I Wanted my life to be happening, full of drama and alot of adventures. Little did I know that the only thing I’ll yearn for is to have a normal life- filled with joy and no pain. 


Now that I think of it , the more you are in pain, the more you want to let it out and cry to the world . Yet there is no one listening. 

All of us are in pain, Different reasons, different ranges.
You have been toxic to someone and have experienced the same in return. 

The worst thing about damage is that it doesn't come from someone unknown or someone you aren't aware of , it comes from people around you and that is why it hurts more. 
The worst Betrayal in the world goes beyond physical damage.

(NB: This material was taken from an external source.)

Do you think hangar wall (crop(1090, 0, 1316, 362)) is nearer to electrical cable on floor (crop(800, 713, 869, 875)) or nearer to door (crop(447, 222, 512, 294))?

Even beyond the emotional pain one can feel , it is a wound from a friend, a foe indeed. 


But an outlook to notice is that the betrayal is always the only truth that sticks around . 

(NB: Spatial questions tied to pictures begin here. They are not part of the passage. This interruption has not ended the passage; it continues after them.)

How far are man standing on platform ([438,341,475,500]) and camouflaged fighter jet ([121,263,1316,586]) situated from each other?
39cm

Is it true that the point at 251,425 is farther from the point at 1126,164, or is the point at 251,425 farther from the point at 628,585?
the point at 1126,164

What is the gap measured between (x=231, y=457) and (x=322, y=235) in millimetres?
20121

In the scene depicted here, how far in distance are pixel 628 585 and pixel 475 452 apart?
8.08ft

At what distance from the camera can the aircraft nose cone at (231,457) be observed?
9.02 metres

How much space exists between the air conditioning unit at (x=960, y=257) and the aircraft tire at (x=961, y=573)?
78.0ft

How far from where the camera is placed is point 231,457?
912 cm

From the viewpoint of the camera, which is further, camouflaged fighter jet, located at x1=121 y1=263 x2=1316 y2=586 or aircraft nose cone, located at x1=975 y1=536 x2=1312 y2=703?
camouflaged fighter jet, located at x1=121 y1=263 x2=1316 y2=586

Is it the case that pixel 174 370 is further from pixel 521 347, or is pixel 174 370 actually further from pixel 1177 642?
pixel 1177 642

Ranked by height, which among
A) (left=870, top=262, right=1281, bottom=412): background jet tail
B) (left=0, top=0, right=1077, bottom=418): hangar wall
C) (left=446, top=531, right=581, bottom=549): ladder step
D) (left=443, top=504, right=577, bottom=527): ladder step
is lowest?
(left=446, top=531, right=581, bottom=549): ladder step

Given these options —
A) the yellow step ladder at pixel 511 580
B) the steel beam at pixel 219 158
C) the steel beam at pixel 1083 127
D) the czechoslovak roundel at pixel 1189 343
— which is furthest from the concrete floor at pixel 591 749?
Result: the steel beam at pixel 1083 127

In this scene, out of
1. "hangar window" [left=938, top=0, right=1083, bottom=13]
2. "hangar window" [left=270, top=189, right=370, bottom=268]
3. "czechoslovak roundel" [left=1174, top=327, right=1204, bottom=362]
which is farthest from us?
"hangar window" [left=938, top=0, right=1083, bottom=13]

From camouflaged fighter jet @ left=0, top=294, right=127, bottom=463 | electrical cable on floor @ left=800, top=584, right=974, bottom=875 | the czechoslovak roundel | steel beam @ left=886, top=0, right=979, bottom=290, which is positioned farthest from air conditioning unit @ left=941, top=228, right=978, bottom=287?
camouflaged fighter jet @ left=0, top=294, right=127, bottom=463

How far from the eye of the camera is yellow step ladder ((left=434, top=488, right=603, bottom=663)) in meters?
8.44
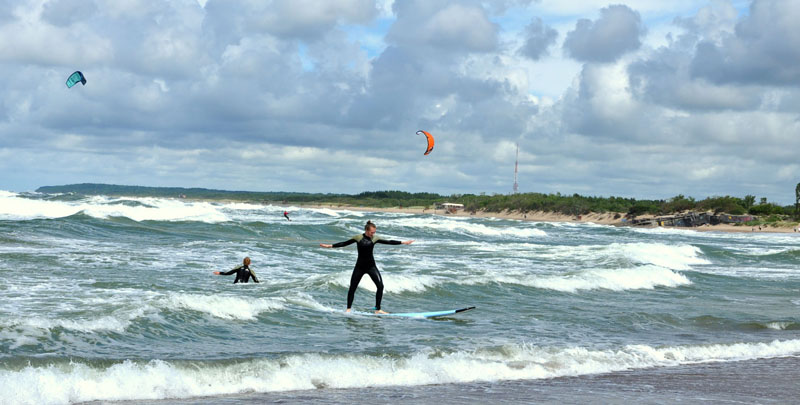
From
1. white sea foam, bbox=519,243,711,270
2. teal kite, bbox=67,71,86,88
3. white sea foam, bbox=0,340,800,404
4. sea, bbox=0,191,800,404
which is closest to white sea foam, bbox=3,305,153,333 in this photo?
sea, bbox=0,191,800,404

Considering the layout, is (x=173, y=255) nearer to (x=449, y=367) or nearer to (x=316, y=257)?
(x=316, y=257)

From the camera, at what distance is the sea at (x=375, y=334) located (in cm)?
789

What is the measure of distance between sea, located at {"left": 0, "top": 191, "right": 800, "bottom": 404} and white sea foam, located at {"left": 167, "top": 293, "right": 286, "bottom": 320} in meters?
0.05

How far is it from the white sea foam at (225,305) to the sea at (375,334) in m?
0.05

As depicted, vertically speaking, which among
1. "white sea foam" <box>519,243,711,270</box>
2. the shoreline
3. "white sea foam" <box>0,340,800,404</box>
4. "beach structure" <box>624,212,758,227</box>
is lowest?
"white sea foam" <box>0,340,800,404</box>

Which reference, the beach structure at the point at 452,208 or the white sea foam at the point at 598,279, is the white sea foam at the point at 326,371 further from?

You'll cry over it , you'll drink over it , you'll do whatever you can to get over it . But it stays, it’s the only truth that sticks. 

Friends are very important in life . I have bestfriends so do you . They share their feelings with me but sorry for me, I am not able to . I am fear people, i am scared of trusting. Whether you're a good friend or not , i won't share my feelings until it really goes over my head . I feel low manier times . I feel like killing myself and ending it here and now . I feel like none of the people out there care for me . I am a kind of person that wants people to show they care , to show they'll stay . But surprise surprise , all of them leave me when I am at my worst . It's been happening for the worse. 

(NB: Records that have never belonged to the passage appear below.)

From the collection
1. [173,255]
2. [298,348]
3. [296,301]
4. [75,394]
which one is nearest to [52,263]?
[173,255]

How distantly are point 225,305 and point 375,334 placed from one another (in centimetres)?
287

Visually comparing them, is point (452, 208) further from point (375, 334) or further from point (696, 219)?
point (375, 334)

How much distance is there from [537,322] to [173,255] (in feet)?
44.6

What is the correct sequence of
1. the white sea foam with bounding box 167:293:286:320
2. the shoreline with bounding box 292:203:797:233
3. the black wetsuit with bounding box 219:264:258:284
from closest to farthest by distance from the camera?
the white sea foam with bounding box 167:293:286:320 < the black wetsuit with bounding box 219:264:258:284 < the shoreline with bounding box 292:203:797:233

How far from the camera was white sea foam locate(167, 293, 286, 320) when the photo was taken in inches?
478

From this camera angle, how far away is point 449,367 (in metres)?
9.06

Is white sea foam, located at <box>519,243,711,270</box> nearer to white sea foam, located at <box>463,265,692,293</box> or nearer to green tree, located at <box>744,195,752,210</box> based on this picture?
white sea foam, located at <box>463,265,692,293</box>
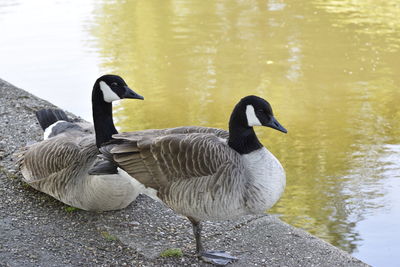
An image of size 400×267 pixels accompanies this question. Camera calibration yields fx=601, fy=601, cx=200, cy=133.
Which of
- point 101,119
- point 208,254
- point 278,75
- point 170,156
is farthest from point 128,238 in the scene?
point 278,75

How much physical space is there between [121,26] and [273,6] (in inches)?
158

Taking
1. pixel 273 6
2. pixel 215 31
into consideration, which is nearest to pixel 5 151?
pixel 215 31

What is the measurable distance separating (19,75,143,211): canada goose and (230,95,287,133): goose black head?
98 cm

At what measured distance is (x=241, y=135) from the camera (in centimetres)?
404

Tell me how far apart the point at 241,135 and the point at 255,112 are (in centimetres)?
18

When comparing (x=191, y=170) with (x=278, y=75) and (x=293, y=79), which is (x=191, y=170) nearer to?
(x=293, y=79)

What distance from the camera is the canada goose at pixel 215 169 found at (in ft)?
12.9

People get me agitated , when I talk about it , they tell me to move ahead and do it when I get my head cooled down . You doing that , Don't do that . Dont tell someone to not speak and keep it to themselves . I know you don’t really care but I beg you to let them speak . Let them blabber . They'll feel at peace.
I am asked why I am so quite , why I don't speak , i smile and look away, tears welling up, I look away.
How do I tell them, how do I say, for when I wanted to speak ,there was no one listening . 

The one I thought will listen , the one I loved till the end was the one who cut me off and said that she doesn't deserve it. 

They took my everything away , they took people away . 

I don't want to be sad anymore ,but  people say it's a life lesson. It's paying for your sins , something we cannot deny something we cannot fight for. 

But please remind me what was my sin ? 

To love? Or to be in love ?

And as I lay here with saline in one hand and phone in other i think that this is the one bite of their fantasy that I thought was enough , but wait I forgot that the teeth were still theirs . They seem eternally hungry with no stomach for reality and I kept on feeding them and forgort that I can also become the prey , cause somehow I never realised that the air that helped me in breathing, could bite and this way.